----- Record set
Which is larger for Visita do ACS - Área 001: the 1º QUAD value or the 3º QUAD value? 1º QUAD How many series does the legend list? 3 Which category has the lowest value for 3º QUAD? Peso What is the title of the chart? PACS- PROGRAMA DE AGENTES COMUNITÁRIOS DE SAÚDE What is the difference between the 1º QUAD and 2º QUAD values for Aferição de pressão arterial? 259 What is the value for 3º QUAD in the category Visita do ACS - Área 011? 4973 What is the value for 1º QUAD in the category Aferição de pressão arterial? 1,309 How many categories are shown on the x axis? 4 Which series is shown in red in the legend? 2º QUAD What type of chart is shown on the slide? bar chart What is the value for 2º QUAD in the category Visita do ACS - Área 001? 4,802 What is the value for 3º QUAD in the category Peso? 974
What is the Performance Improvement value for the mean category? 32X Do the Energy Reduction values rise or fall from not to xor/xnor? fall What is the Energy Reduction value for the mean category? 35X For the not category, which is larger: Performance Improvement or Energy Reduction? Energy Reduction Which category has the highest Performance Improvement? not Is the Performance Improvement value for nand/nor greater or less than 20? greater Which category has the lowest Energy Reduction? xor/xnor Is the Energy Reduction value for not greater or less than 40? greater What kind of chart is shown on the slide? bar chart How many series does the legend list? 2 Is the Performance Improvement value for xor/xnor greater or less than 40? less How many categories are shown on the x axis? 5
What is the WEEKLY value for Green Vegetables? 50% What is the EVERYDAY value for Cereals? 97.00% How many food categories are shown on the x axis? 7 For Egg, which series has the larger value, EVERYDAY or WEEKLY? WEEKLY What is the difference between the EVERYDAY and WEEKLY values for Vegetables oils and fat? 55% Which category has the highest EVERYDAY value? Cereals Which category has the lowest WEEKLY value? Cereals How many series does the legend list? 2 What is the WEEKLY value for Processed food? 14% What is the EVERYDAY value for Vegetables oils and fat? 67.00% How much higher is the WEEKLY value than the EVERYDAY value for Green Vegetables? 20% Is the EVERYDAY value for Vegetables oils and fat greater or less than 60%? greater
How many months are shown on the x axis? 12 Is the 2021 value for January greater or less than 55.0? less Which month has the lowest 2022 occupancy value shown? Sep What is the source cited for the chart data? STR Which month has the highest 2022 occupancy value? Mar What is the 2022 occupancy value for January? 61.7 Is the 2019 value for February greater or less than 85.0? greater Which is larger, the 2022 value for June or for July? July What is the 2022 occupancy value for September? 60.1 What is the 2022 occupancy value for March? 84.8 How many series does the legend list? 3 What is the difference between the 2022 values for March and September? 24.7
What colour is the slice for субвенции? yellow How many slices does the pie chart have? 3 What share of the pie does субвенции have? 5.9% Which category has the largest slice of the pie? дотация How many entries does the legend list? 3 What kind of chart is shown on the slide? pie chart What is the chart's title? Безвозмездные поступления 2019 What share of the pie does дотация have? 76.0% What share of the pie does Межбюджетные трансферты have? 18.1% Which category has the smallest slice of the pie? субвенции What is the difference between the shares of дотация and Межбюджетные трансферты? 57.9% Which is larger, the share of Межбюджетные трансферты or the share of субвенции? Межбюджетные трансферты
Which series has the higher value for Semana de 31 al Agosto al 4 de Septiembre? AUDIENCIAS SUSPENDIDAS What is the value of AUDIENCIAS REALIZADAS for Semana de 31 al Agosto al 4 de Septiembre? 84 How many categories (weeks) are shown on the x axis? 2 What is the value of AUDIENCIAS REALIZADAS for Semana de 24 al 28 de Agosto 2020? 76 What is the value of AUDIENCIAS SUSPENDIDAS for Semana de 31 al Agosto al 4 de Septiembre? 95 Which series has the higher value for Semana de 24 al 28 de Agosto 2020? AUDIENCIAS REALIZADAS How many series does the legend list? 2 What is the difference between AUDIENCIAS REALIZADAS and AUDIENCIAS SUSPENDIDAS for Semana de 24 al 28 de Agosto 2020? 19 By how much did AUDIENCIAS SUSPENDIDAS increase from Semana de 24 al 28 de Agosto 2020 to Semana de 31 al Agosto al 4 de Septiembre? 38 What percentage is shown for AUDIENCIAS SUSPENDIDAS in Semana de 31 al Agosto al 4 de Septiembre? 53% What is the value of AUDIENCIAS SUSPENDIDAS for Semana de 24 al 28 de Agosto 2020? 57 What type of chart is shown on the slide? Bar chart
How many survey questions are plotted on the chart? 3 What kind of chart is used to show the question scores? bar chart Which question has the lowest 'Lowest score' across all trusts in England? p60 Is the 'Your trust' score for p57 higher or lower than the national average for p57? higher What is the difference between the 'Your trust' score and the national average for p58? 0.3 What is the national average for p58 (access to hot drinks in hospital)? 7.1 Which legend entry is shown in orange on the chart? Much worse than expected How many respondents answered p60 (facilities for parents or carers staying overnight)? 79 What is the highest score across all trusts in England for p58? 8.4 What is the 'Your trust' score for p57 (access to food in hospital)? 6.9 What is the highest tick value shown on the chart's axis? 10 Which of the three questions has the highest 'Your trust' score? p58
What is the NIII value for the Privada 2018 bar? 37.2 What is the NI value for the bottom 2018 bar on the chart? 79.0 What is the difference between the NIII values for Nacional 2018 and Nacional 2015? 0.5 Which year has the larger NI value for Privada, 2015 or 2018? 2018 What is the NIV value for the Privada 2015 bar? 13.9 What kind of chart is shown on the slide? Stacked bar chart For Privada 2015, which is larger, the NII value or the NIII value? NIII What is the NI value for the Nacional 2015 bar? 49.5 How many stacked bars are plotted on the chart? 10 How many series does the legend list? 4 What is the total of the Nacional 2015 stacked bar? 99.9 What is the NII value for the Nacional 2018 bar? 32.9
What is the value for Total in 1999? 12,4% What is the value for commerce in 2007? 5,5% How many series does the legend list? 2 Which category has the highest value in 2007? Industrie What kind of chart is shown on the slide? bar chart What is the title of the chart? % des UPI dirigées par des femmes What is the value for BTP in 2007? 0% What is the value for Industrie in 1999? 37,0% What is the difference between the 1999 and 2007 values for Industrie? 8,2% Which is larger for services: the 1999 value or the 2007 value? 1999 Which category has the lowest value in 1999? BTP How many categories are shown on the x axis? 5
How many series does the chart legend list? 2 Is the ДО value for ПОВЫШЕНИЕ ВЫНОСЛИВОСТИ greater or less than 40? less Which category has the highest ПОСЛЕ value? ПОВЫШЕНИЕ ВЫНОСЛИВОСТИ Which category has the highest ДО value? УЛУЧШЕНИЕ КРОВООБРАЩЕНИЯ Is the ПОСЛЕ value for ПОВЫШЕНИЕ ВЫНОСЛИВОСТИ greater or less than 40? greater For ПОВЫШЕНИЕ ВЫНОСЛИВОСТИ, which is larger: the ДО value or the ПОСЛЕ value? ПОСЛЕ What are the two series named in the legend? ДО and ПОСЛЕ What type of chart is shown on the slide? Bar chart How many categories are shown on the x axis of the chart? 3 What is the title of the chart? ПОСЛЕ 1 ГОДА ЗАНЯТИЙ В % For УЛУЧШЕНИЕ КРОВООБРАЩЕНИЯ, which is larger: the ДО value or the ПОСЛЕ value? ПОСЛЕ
----------
§ To-do item
Locate each line of the data that contains the word "lower" and copy it. Letter case matters, so a match with different capitalization does not count.

§ Solved problem
How many survey questions are plotted on the chart? 3 What kind of chart is used to show the question scores? bar chart Which question has the lowest 'Lowest score' across all trusts in England? p60 Is the 'Your trust' score for p57 higher or lower than the national average for p57? higher What is the difference between the 'Your trust' score and the national average for p58? 0.3 What is the national average for p58 (access to hot drinks in hospital)? 7.1 Which legend entry is shown in orange on the chart? Much worse than expected How many respondents answered p60 (facilities for parents or carers staying overnight)? 79 What is the highest score across all trusts in England for p58? 8.4 What is the 'Your trust' score for p57 (access to food in hospital)? 6.9 What is the highest tick value shown on the chart's axis? 10 Which of the three questions has the highest 'Your trust' score? p58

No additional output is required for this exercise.